- Document section
For its conduct and sacrifice during Operation Little Saturn the 53rd Infantry Regiment "Sforzesca" was awarded a Gold Medal of Military Valor, which was affixed to the regiment's flag and added to the regiment's coat of arms.

=== Cold War ===

On 1 July 1963, the regiment's command was reformed in Ialmicco and designated 53rd Infantry Fortification Regiment "Umbria". The regiment consisted of a command, and command platoon, and received the existing XVI and XXI fortification battalions. The regiment was assigned to the Infantry Division "Folgore" and tasked with maintaining and manning the fortifications of the Alpine Wall between the lower Soča river and the Torre and Natisone rivers. On 18 August 1964, the XVI and XXI fortification battalions were reorganized as I, II, and III battalions. The regiment then consisted of the following units:

- 53rd Infantry Fortification Regiment "Umbria", in Ialmicco
  - Command and Services Company, in Ialmicco
  - I Battalion, in Pavia di Udine, with a detachment in Brazzano
  - II Battalion, in San Lorenzo Isontino, with detachments in Farra d'Isonzo and Lucinico
  - III Battalion, in Fogliano Redipuglia, with a detachment in Perteole

During the 1975 army reform, the army disbanded the regimental level and newly independent battalions were granted for the first time their own flags. On 30 September 1976, the 53rd Infantry Fortification Regiment "Umbria" was disbanded and the next day the regiment's I Battalion, II Battalion, and III Battalion became autonomous units and were renamed 53rd Infantry Fortification Battalion "Umbria", 63rd Infantry Fortification Battalion "Cagliari", and 33rd Infantry Fortification Battalion "Ardenza". The 53rd Infantry Fortification Battalion "Umbria" was based in Pavia di Udine and consisted of a command, a command and services company, and three fortification companies. On 12 November 1976, the President of the Italian Republic Giovanni Leone assigned with decree 846 the flag and traditions of the 53rd Infantry Regiment "Umbria" to the 53rd Infantry Fortification Battalion "Umbria".

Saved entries
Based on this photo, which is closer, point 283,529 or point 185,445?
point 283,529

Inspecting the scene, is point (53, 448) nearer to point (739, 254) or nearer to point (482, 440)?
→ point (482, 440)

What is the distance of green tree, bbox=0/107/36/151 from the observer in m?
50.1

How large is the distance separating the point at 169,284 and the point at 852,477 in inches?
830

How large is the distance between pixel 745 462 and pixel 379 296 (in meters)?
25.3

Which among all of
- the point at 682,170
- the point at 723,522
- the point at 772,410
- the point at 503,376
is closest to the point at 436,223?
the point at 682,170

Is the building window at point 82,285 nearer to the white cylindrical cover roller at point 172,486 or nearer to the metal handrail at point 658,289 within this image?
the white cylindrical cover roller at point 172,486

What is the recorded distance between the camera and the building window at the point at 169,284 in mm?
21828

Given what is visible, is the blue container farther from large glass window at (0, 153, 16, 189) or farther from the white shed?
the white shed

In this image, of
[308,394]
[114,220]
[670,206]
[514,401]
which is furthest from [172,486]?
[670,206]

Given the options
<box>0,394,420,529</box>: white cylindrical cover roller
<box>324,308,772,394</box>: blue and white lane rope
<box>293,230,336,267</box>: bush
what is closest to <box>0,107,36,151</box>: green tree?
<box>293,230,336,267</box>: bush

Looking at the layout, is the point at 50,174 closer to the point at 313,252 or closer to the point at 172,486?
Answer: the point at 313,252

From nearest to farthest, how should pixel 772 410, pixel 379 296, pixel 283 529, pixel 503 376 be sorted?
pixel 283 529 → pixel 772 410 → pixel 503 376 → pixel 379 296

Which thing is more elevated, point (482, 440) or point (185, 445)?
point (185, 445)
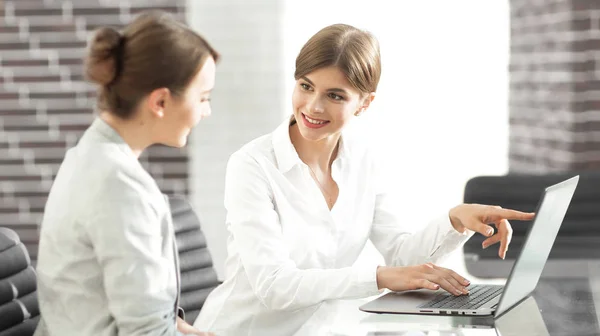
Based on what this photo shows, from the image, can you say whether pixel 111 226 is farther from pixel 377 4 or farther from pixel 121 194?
pixel 377 4

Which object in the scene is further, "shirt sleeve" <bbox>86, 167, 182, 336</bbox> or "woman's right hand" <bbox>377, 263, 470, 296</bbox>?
"woman's right hand" <bbox>377, 263, 470, 296</bbox>

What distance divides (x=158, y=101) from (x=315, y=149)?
2.59ft

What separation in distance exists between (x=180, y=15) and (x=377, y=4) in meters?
0.91

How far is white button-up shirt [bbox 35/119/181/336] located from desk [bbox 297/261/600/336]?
384 mm

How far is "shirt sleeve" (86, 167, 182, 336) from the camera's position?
1.52m

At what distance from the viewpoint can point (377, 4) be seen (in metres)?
4.20

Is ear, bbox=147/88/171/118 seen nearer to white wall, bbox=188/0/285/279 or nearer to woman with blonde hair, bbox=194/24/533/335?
woman with blonde hair, bbox=194/24/533/335

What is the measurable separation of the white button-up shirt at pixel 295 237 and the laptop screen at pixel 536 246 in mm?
265

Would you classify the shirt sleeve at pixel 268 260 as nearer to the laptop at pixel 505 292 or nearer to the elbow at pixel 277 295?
the elbow at pixel 277 295

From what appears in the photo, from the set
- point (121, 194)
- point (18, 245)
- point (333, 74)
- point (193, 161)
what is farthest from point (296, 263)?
point (193, 161)

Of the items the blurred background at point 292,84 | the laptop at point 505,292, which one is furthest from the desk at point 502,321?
the blurred background at point 292,84

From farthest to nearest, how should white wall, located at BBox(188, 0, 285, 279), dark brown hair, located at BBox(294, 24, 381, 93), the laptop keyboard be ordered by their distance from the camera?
1. white wall, located at BBox(188, 0, 285, 279)
2. dark brown hair, located at BBox(294, 24, 381, 93)
3. the laptop keyboard

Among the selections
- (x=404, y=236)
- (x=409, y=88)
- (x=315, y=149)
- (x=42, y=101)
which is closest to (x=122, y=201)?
(x=315, y=149)

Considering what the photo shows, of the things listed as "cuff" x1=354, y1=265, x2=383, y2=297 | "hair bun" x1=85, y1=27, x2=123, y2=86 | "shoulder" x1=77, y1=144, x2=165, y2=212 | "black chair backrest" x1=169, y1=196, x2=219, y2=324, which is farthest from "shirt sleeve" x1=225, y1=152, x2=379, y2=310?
"hair bun" x1=85, y1=27, x2=123, y2=86
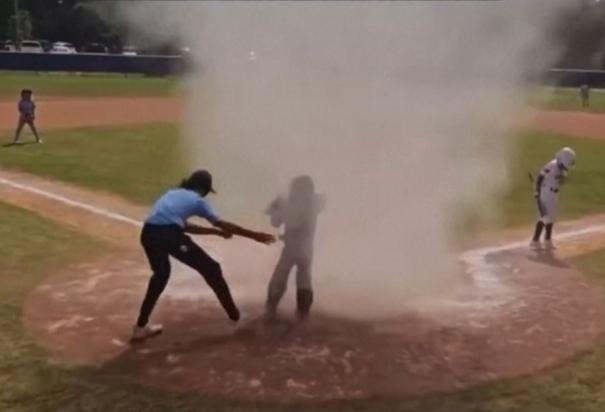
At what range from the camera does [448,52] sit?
11.3 meters

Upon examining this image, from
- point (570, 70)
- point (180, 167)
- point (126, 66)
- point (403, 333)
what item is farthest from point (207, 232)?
point (126, 66)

- Task instructions
1. Answer these questions from the text about the 53rd Infantry Regiment:
(a) Where was the regiment's command reformed on 1 July 1963?
(b) To which division was the regiment assigned?
(c) Which President of the Italian Republic assigned the regiment's flag and traditions to the 53rd Infantry Fortification Battalion "Umbria"?
2. List every place named in the text about the 53rd Infantry Regiment as the site of a battalion detachment.

- Replies
1.
(a) Ialmicco
(b) The Infantry Division "Folgore"
(c) Giovanni Leone

2.
- Brazzano
- Farra d'Isonzo
- Lucinico
- Perteole